LECTURES ANALYTIQUES                       Discours de la Servitude Volontaire,  LA BOETIE

 

 

TEXTE 1

 

Introduction:

         Etienne de La Boétie est surtout connu pour son amitié avec Montaigne que celui-ci évoque au chapitre 28 du Premier Livre des Essais. Il n’a pourtant que 18 ans ou peut-être 16 aux dires de Montaigne lorsqu’il écrit le Discours de la servitude volontaire, remarquable ouvrage qui a eu un sort mouvementé. Publié pour la première fois par le camp protestant en 1574 sous la forme d’extraits piratés, il n’avait pas été publié par Montaigne lorsque ce dernier a édité en 1570 l’oeuvre complète de son ami. On sait pourtant que c’est en lisant ce discours que Montaigne a voulu connaître l’auteur et qu’ainsi est née leur amitié. La Boétie analyse dans ce discours le mécanisme du pouvoir et plus particulièrement de la tyrannie. La modernité de la pensée, son actualité est telle qu’il n’a jamais manqué ni d’admirateurs, ni d’interprétation, ni de rééditions.
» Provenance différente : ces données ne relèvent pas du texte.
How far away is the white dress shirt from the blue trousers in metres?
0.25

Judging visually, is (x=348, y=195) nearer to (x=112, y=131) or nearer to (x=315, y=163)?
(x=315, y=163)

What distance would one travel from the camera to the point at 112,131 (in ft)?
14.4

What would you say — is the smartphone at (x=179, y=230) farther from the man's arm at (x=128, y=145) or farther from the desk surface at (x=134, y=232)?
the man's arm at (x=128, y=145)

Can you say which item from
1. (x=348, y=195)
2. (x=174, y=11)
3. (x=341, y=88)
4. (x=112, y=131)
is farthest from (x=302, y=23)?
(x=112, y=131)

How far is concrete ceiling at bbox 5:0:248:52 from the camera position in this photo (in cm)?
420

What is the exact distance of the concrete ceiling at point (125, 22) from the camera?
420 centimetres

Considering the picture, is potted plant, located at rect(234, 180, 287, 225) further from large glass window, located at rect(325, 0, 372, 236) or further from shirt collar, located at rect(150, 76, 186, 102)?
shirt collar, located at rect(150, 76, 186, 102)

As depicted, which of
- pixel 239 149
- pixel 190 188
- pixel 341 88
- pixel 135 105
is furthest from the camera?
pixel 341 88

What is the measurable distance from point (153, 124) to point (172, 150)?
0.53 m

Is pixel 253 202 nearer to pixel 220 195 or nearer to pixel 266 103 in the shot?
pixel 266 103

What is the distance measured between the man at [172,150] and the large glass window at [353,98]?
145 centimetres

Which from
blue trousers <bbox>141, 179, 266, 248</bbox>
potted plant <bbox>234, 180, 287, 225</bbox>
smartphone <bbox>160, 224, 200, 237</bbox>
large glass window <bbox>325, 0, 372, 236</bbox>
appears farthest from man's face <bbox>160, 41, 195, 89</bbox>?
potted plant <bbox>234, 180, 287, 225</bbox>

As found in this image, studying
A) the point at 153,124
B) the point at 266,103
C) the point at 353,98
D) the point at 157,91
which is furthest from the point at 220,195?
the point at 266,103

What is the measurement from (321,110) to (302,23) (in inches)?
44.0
       L’extrait que nous étudions constitue l’ouverture du discours, un exorde qui commence par une citation d’Homère, référence aux Anciens oblige. La Boétie cite l’Ulysse d’Homère mais commente, corrige même aussitôt les propos d’Ulysse. Cet esprit critique dès l’ouverture peut surprendre mais nous verrons que ce n’est que le début d’un texte à la pensée plutôt subversive.

        C’est pourquoi, nous nous demanderons comment La Boétie suscite-t-il notre intérêt pour la réflexion qu’il s’apprête à développer.

 

Nous verrons que La Boétie

  1. emprunte tout d’abord la forme oratoire du discours.
  2. Qu’il organise de manière logique et bien structurée cette réflexion.
  3. Qu’enfin, il va mettre en relief un paradoxe qui pique notre curiosité.

 

1. La forme du discours.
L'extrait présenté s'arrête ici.